Thai public television PBS has pulled their most controversial TV program to date, Tob Jode (Answering Thailand’s Issues), following public backlash against its series on the monarchy. Opponents deemed the show “anti-royal” and a threat to national reconciliation in a country marred by years of ongoing conflict and deep polarization. Online community was a major force behind this public outcry.
The public channel took a big gamble when it first aired a five-part series on “The Monarchy under the Constitution” on March 11, 2013. Pinyo Traisuriyathamma, a popular political show host, knew full well the controversial nature of holding a televised public discussion on the monarchy, given the topic's highly sensitive nature and the rise of lese majeste persecution in recent years. Yet he believed in this critical moment, Thailand can no longer remain silent about the elephant in the room. The editorial board defends the program:
The purpose of this series on the monarchy is to provide a much needed neutral forum for an honest and frank discussion about our most sensitive topic but urgent matter
Below is a short video clip which gives a preview of the controversial last episode:
Criticism mounted and spread throughout the online world following Somkiat Jiamteerasakul, an academic from Thammasat University, who campaigned for amnesty and lese majeste reform. Frank discussion about the monarchy, including questions about someone's loyalty/disloyalty to the royal institution, were unheard of on mainstream media.
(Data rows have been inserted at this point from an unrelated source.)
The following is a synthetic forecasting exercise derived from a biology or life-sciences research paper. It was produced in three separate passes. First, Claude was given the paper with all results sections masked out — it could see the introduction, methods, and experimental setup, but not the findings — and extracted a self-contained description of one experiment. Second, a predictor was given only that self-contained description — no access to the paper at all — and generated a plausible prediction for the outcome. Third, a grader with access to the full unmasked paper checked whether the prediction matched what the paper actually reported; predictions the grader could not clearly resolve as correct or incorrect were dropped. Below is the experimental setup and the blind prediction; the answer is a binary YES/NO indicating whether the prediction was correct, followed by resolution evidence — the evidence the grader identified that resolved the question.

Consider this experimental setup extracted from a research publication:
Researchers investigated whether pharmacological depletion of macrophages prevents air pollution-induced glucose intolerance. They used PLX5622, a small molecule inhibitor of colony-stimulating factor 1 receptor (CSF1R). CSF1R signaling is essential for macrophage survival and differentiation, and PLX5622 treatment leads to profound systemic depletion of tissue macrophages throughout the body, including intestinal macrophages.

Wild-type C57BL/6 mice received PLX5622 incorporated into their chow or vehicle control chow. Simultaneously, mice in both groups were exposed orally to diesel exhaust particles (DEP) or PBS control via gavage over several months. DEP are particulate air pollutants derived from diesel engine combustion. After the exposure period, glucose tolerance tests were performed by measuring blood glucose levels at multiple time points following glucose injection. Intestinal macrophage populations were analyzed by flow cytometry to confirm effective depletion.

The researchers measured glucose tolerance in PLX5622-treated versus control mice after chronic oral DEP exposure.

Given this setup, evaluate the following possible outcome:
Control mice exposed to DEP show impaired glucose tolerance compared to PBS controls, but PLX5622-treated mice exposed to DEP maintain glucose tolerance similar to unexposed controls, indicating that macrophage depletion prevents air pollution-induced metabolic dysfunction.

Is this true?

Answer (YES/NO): YES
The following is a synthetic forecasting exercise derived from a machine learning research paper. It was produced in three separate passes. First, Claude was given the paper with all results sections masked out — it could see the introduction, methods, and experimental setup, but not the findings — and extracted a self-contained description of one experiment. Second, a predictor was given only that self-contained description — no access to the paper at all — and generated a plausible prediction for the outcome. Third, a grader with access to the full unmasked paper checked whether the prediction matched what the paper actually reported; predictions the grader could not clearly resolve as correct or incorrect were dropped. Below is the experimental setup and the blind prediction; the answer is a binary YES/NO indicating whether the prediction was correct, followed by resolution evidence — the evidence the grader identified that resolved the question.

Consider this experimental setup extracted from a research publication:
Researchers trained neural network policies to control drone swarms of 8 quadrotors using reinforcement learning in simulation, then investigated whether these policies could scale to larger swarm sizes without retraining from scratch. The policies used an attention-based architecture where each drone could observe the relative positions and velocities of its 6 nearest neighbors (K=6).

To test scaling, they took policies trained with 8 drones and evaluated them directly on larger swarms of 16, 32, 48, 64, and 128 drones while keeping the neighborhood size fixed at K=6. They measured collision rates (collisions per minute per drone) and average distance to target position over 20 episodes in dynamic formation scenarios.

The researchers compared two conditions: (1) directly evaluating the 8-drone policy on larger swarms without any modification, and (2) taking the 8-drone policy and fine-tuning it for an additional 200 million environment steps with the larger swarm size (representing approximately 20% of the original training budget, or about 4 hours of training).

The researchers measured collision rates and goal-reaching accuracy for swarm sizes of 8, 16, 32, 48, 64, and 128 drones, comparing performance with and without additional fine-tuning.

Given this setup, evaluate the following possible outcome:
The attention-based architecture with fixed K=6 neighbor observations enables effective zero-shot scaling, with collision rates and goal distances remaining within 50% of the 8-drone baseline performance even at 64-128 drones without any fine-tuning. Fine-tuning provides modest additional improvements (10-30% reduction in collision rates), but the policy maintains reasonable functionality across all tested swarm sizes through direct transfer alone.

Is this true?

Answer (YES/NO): NO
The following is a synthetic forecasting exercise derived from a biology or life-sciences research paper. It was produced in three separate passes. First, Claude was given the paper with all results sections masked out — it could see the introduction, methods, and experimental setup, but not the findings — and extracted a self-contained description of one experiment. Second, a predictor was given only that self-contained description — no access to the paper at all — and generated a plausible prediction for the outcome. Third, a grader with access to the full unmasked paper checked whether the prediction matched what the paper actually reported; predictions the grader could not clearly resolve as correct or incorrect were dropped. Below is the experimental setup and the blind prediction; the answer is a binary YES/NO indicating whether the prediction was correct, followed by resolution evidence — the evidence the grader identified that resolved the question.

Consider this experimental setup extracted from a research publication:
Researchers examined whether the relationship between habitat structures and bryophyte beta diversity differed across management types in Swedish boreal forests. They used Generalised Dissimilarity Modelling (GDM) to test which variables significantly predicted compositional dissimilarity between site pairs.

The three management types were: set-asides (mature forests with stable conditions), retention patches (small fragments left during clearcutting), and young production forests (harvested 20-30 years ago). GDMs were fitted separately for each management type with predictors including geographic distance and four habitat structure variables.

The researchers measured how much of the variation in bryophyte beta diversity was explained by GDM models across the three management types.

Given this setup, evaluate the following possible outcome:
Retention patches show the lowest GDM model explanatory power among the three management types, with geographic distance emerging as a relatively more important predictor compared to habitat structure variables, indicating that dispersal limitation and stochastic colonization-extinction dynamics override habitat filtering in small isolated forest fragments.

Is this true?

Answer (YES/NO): NO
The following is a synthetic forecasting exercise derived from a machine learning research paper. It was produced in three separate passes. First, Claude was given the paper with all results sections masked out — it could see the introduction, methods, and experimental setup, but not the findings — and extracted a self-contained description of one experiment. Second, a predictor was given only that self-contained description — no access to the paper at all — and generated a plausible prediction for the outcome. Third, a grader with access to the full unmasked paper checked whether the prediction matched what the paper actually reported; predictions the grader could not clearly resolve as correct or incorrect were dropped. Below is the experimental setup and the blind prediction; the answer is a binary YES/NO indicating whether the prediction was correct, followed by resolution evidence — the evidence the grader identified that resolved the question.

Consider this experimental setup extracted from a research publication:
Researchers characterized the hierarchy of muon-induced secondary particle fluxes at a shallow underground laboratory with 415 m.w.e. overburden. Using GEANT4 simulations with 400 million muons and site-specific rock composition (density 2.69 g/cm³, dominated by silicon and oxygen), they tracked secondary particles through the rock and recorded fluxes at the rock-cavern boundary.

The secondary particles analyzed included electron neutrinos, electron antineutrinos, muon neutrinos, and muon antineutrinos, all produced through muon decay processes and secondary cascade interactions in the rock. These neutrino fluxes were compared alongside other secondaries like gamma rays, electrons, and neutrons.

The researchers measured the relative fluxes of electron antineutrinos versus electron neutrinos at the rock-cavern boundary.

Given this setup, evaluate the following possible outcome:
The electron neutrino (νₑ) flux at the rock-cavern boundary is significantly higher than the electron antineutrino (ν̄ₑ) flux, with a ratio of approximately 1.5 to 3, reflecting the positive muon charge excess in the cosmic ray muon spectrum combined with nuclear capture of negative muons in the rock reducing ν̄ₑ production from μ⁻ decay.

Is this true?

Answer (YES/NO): NO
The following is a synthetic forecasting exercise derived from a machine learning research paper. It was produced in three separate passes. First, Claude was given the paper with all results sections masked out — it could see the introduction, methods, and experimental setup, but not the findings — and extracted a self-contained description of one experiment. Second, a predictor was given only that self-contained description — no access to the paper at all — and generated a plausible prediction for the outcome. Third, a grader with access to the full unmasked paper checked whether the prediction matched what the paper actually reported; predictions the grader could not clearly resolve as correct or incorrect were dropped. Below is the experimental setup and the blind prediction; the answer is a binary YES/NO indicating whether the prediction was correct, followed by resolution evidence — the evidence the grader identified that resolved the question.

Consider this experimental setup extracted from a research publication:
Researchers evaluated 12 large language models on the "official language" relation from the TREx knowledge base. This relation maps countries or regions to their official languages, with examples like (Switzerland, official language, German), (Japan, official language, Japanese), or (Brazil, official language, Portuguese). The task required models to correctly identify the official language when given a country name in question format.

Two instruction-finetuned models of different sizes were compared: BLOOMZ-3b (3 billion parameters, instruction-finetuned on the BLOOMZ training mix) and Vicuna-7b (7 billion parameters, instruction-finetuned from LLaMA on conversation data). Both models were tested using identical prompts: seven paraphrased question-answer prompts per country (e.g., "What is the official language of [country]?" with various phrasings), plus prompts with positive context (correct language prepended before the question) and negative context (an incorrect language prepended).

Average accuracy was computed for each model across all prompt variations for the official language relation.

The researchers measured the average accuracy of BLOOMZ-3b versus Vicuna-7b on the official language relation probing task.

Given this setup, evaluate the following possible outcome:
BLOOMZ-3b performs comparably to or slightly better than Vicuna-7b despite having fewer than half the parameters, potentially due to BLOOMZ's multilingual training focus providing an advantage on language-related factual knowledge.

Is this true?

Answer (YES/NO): YES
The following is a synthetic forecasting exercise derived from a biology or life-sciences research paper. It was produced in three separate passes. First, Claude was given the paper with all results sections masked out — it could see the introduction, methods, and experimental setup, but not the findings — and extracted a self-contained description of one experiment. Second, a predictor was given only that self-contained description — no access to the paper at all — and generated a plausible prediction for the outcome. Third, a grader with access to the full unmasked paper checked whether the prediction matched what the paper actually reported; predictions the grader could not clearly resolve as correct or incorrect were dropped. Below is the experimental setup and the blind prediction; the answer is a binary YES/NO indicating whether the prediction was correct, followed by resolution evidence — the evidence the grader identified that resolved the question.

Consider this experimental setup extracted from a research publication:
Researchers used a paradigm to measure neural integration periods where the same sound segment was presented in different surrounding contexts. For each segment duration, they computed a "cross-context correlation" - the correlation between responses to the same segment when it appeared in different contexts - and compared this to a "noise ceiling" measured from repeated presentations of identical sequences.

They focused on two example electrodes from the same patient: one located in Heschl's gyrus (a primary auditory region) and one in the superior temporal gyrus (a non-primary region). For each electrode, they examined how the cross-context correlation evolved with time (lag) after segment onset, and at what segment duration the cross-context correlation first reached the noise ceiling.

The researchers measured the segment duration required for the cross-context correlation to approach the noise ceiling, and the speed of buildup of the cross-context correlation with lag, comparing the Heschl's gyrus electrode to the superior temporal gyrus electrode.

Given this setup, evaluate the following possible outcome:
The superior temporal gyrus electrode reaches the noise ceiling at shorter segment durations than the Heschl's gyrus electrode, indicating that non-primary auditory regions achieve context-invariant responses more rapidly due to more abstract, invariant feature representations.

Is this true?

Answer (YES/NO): NO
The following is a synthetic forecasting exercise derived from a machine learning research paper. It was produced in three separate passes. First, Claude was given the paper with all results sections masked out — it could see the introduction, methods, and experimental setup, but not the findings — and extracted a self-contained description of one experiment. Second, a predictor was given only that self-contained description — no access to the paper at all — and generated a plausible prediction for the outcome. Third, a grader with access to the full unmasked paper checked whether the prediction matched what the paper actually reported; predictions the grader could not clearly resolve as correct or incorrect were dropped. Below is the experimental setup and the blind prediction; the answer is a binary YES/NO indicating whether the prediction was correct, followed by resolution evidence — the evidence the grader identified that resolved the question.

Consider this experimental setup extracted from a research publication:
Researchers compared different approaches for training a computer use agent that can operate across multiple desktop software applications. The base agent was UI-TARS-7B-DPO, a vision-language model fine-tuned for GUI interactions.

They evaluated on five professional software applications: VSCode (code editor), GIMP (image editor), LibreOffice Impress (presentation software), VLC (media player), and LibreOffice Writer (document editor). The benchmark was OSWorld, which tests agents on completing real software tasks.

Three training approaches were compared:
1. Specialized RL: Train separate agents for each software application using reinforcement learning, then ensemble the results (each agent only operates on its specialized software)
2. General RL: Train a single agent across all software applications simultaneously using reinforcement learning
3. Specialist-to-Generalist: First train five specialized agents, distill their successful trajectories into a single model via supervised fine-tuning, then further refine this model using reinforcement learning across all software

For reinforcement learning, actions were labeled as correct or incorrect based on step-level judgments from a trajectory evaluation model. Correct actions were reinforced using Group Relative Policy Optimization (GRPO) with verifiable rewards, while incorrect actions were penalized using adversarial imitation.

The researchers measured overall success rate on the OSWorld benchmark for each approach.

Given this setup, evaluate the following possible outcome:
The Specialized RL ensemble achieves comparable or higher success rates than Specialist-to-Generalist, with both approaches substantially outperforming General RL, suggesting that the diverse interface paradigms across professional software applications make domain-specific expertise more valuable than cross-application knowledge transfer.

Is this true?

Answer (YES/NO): NO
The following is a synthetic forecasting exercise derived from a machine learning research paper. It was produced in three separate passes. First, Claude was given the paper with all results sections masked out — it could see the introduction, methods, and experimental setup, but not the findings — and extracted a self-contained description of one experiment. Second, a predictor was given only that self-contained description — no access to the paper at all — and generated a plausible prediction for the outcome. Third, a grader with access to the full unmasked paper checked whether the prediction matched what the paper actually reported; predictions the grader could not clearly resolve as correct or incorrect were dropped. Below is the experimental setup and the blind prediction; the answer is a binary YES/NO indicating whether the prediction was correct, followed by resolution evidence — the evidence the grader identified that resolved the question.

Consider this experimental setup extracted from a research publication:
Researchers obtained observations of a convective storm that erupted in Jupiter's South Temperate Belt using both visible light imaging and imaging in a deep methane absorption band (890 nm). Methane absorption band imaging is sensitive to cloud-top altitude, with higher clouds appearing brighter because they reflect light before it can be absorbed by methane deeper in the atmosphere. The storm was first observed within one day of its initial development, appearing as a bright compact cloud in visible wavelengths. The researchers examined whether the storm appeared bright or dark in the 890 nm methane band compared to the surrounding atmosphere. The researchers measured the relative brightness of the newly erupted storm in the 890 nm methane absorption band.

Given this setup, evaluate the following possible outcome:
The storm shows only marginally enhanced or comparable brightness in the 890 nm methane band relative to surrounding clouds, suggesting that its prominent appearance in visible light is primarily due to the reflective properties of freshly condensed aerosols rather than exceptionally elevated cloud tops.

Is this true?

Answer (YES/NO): NO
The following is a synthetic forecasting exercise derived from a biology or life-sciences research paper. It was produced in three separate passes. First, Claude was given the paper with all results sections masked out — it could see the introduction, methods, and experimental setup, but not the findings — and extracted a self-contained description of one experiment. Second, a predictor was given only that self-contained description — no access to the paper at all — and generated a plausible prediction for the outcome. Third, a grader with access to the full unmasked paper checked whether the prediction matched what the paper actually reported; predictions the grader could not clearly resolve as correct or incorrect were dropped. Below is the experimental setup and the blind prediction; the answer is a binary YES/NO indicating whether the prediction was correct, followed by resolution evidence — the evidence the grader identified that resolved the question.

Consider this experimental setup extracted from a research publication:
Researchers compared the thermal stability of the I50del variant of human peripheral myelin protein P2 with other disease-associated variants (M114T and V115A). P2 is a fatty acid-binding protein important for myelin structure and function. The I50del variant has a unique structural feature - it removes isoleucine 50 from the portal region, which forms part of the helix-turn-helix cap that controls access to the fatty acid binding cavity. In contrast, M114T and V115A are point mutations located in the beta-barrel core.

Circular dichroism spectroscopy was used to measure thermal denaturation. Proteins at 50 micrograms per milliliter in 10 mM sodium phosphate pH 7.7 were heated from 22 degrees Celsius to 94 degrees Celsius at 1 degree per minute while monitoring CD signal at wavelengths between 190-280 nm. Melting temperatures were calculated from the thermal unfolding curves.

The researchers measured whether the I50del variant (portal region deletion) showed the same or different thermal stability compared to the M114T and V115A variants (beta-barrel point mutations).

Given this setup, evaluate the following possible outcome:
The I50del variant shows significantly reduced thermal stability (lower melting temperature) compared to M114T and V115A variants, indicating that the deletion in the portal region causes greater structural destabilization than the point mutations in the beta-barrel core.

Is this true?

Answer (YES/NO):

Pro-monarchy Facebook groups were littered with anger and outrage. The Pithak Siam Group sent some 20 members to protest at the Thai PBS headquarters. The group said:
We won't allow people who seek to overthrow the monarchy to do this to our country
Khon Thai Rak Chart Group (Thais who love their nation) stormed Thai PBS building to demand the show’ cancellation, citing “inappropriate and unacceptable discussion regarding the monarchy on air.” Similarly, the Dislike Yingluck for Concentration Citizen wrote on their Facebook page, questioning the motive behind Tob Jode‘s monarchy series.
Under enormous pressure, Thai PBS Editorial team pulled the plug on the show, fearing the safety of its employees following numerous threats and intimidation made to their staff. Tob Jode‘s Facebook page, which has since been removed, offered an explanation of their decision:
We are no longer certain we can maintain public confidence in our role as media.
Is freedom of speech and preservation of the monarchical institution a zero sum game? Tob Jode sought to precisely highlight this predicament in Thai society. Despite this initial setback, the Thai PBS Policy Committee convened and decided to finally air the last episode of Tob Jode‘s monarchy series. The Committee reckons that its previous decision to cancel the show was in breach of its own professional conduct.
The administrators and the staff [of Thai PBS] must remain independent from interest groups and pressure groups, so that the public can be confident of our impartiality.
Saksith Saiyasombut writes about the impact of the cancellation of the show:
…the cancellation of an open and straight public debate about the role of the monarchy in the Thai state is a cruel reminder that a certain section of the Thai population is still not ready to face differing notions about Thailand’s power structure. While ThaiPBS is to be commended on tackling a thorny issue, it has made a number of discouraging steps backwards by deciding to cancel the show.